The data:
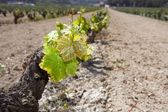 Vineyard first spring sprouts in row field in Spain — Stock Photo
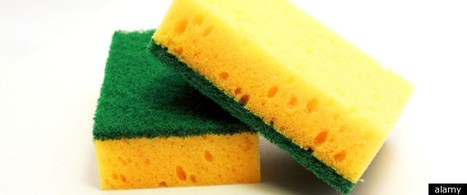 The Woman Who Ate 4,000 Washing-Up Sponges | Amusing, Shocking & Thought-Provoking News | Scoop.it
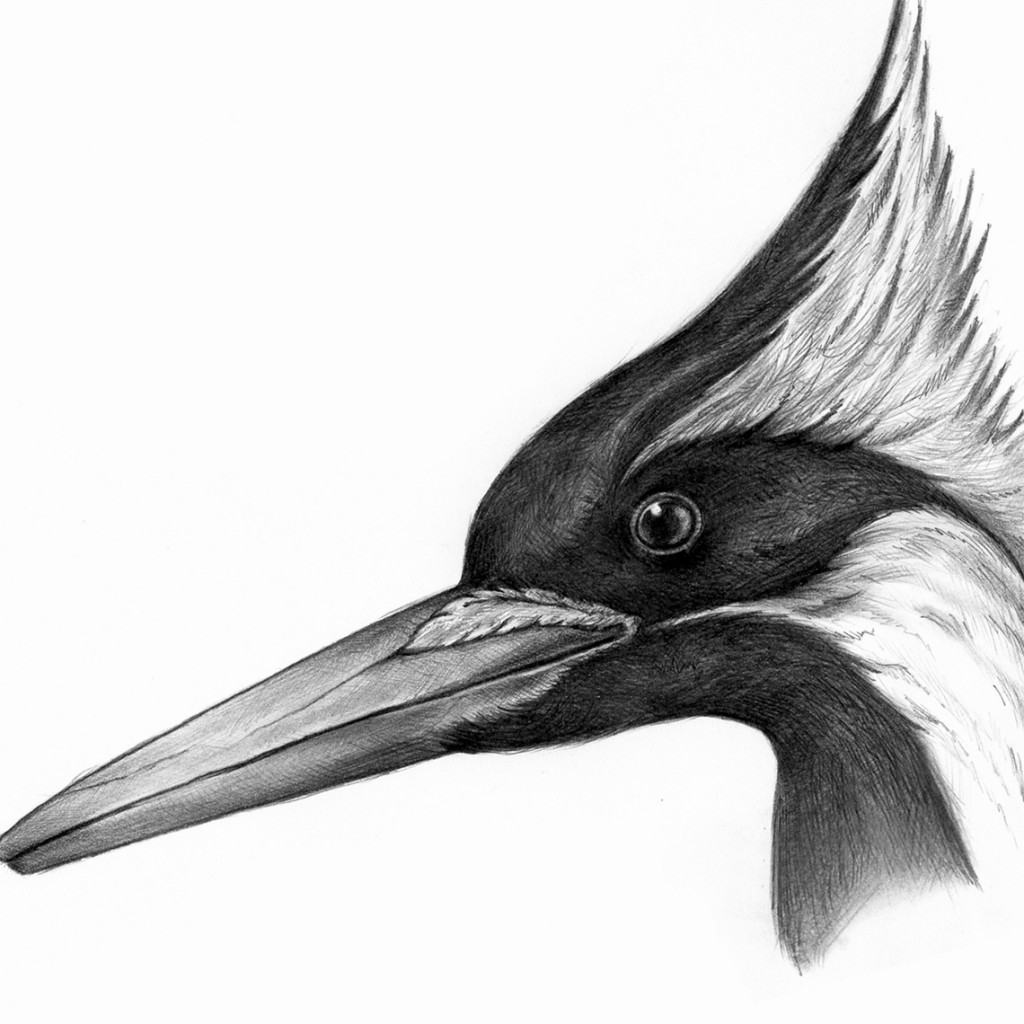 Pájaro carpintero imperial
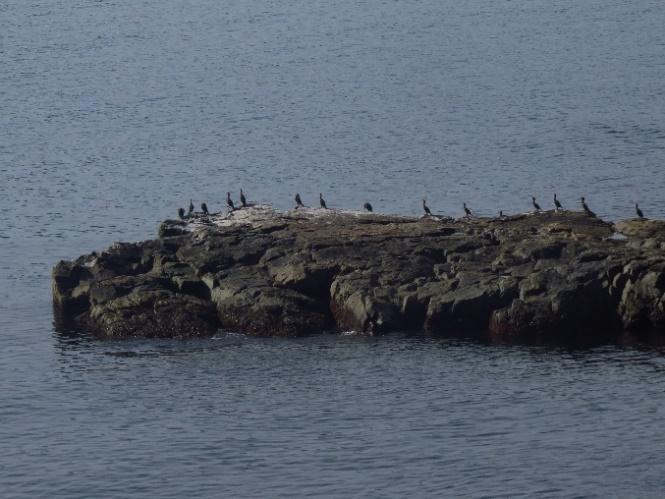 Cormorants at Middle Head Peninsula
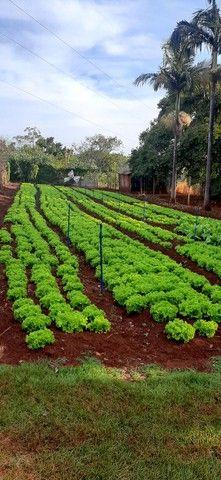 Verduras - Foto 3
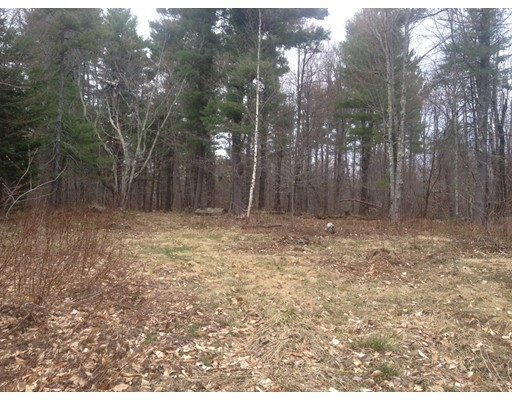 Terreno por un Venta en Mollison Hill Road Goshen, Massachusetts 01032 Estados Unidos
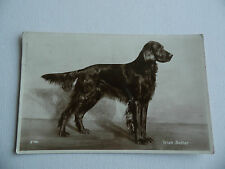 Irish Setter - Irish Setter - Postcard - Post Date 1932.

The task:
Exclude all images and restate the records above word for word.

Result:
 Vineyard first spring sprouts in row field in Spain — Stock Photo
 The Woman Who Ate 4,000 Washing-Up Sponges | Amusing, Shocking & Thought-Provoking News | Scoop.it
 Pájaro carpintero imperial
 Cormorants at Middle Head Peninsula
 Verduras - Foto 3
 Terreno por un Venta en Mollison Hill Road Goshen, Massachusetts 01032 Estados Unidos
 Irish Setter - Irish Setter - Postcard - Post Date 1932.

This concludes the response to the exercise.